外交青書・白書
第3章 国益と世界全体の利益を増進する外交

3 グローバルな安全保障

(1)地域安全保障

アジア太平洋地域では、グローバルなパワーバランスの変化等に伴って安全保障環境が厳しさを増している一方、各国の政治・経済・社会体制は多様であるため、地域における安全保障面の協力の枠組みが十分に制度化されているとはいいがたい。少なくとも現時点において、例えば欧州における北大西洋条約機構(NATO)のような集団的防衛のための枠組みをアジア太平洋地域において設立することは現実的ではない。日本は、日米同盟の強化に加え、アジア太平洋地域を中心に、二国間、多国間の安全保障協力を重層的に組み合わせて、日本にとって望ましい地域における安全保障環境を実現していく必要がある。

こうした認識の下、日本は、戦略的利益を共有する国々と安全保障分野における協力関係強化に取り組んでいる。オーストラリアとは、外務・防衛閣僚協議(11月)を開催するとともに、日・オーストラリア円滑化協定の交渉を進めている。韓国とは、2015年12月の日韓外相会談で、慰安婦問題が最終的かつ不可逆的に解決されることを確認したことを受け、安全保障分野も含め日韓関係を未来志向の新時代へと発展させていく。ASEAN諸国との間では、インドネシアと初の外務・防衛閣僚協議(12月)を開催するなど、各国と安全保障に関する対話を強化しているほか、防衛装備品・技術移転協定について、2016年2月に、フィリピンと署名し、2015年5月にマレーシア、12月にインドネシアとも交渉を開始するなど、協力を着実に進めている。また、巡視艇の供与等を通じて、フィリピン、マレーシア、ベトナム等の海洋能力向上に向けた支援を行っている。インドとの間では、外相間戦略対話(1月、第8回)や次官級「2+2」対話(4月、第3回)の開催に加え、防衛装備品・技術移転協定及び秘密軍事情報保護協定の署名等により協力を着実に進めている。

さらに、日本は、このような各国との二国間の協力関係強化に加え、日豪印次官級協議(6月及び2016年2月)、日米豪戦略対話高級事務レベル協議(9月)日米印外相会合(9月)日米韓外相会合(9月)等、3か国以上が参加する枠組みでの協力の推進を通じ、地域において、日米同盟を基軸とした平和と繁栄のためのネットワーク作りを進めている。

日本を取り巻く安全保障環境の安定のためには、中国やロシアとの間でも信頼関係の増進に取り組む必要がある。
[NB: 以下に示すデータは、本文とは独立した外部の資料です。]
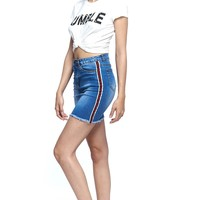 Stripe Trim Denim Blue Jean Mini Skirt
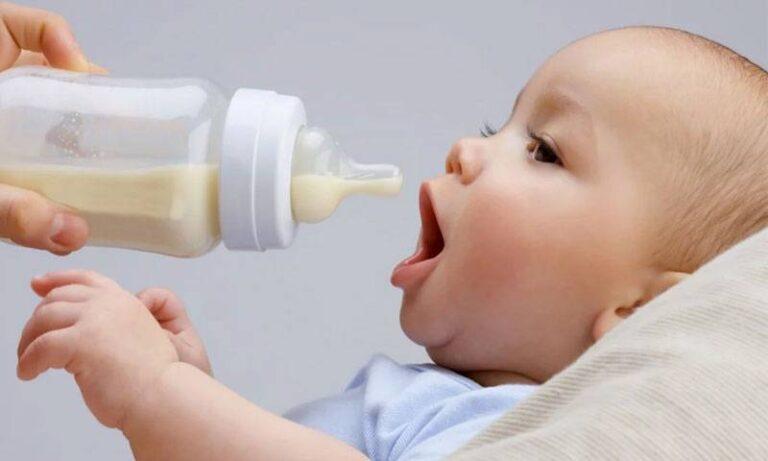 Sữa non cho trẻ sơ sinh loại nào tốt?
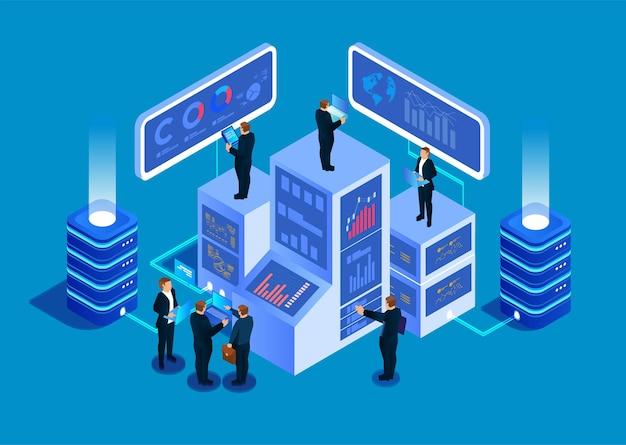 Isometrische zakelijke big data management service en data-analyse concept stock illustratie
日中関係は、最も重要な二国間関係の1つであり、「戦略的互恵関係」の更なる推進に努めている。一方、中国の透明性を欠いた軍事力の広範かつ急速な強化や、海空域における活動の活発化は地域共通の懸念事項であり、中国に対しては様々な機会において国防政策の透明性向上や国際的な行動規範の遵守を働き掛けている。また、日中双方は、「日中防衛当局間の海空連絡メカニズム」の早期運用開始が重要であるという点で一致しており、その実現に向けて努めている。ロシアとの間では、2015年に2回の首脳会談(9月及び11月)を行い、9月の岸田外務大臣の訪露では平和条約締結交渉を再開するなど、政治対話を積極的に行っている。

さらに、欧州各国との間では、外務・防衛当局間協議を英国(9月、第14回)、フランス(9月、第18回)と開催した。また、中東各国とは、エジプトと初の外務・防衛当局間協議(10月)を行ったほか、安全保障対話をサウジアラビア(3月、第1回)、アラブ首長国連邦(12月、第1回)バーレーン(12月、第2回)と実施した。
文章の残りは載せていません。